COLUMBIA, S.C. (WCBD) — There’s new pressure on the South Carolina Senate to pass a plan to fix state roads after more than half the House held a news conference to say not passing a plan the last three years has already cost South Carolinians more than $1 billion in deteriorating roads. “The cost of further deterioration to our road system is $385 million each year that we don’t act,” said House Speaker Jay Lucas, R-Hartsville.
He also brought up the fact that senators are running out of time, with only 11 legislative days left in the session after Tuesday.
The House’s bill would raise the gas tax by two cents a year for five years, with all the money going to existing roads, while the Senate’s bill would raise the gas tax two cents a year for six years. South Carolina’s gas tax of 16.75 cents a gallon is second-lowest in the nation and hasn’t been raised since 1987.

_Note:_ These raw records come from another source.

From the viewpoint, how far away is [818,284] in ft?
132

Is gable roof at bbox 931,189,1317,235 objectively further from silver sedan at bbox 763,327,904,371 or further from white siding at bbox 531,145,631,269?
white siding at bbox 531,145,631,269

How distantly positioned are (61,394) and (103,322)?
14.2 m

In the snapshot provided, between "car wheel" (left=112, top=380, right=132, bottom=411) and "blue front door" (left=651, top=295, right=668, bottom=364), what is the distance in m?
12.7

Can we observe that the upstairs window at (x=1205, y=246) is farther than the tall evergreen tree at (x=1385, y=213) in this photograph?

House Minority Leader Todd Rutherford, D-Columbia, said, “937 people a year die on South Carolina roads. They are dying for action. It is now time for the Senate to act.”
Senators are also facing new pressure from a web ad that started Tuesday by the SC Alliance to Fix Our Roads. It features audio from President Ronald Reagan, in hopes that Republicans who oppose raising the gas tax will listen to him. He says, “Good tax policy decrees that wherever possible a fee for a service should be assessed against those who directly benefit from that service. Our highways were built largely with such a user fee, the gasoline tax. I think it makes sense to follow that principle in restoring them to the condition we all want them to be in.”
The ad also mentions Gov. Carroll Campbell, who was the last governor to raise the gas tax. Current Gov. Henry McMaster opposes a gas tax increase and has proposed that lawmakers instead borrow up to $1 billion for roads. Many of his fellow Republicans say it would be irresponsible for the state to borrow money for an ongoing need since state taxpayers would be paying interest on that debt, while $1 billion would barely make a dent in improving state roads. The SCDOT says it needs at least $1 billion a year for 20 years to bring roads up to good condition.
But Sen. Tom Davis, R-Beaufort says he plans to fight the roads bill. He’s filibustered them the last three years to block them, saying there’s no need to give the DOT more money. Instead, he says he’ll fight to reform the agency. “I’ve looked under the hood and I’ve figured out how those agencies make those spending decisions and it’s not based on a statewide, rational assessment of where needs are. It’s not based on what highways need repair. It’s not based on where the most people are. It’s based on where certain legislators live,” he says.
But Sen. Vincent Sheheen, D-Camden, says the issue is not restructuring the DOT. “South Carolina’s DOT, their budget has not increased over the last 10 years even at the rate of inflation.” If the state’s gas tax of 16.75 cents had kept pace with inflation, it would now be 34 cents a gallon. “‘No’ is not a solution and all we’ve heard from Senate Republicans is no, no, no. Well, that means yes, we have crappy roads, which is what we have right now in South Carolina,” he says.
As for the argument that the SCDOT already gets enough money but doesn’t spend it wisely, Speaker Lucas says it’s clear the agency doesn’t have the money it needs. “With 42,000 miles of center-lane road in South Carolina, there’s no way feasibly possible that we could maintain the system we have,” with the current budget, he says.
The Senate started debate late Tuesday afternoon and then adjourned around 5 p.m. Debate is expected to last several days. Sen. Ronnie Sabb, D-Williamsburg, says it’s up to drivers who are tired of bad roads to contact their senators. “Once the people speak, we believe that, at that point, they’ll have no choice but to listen,” he says.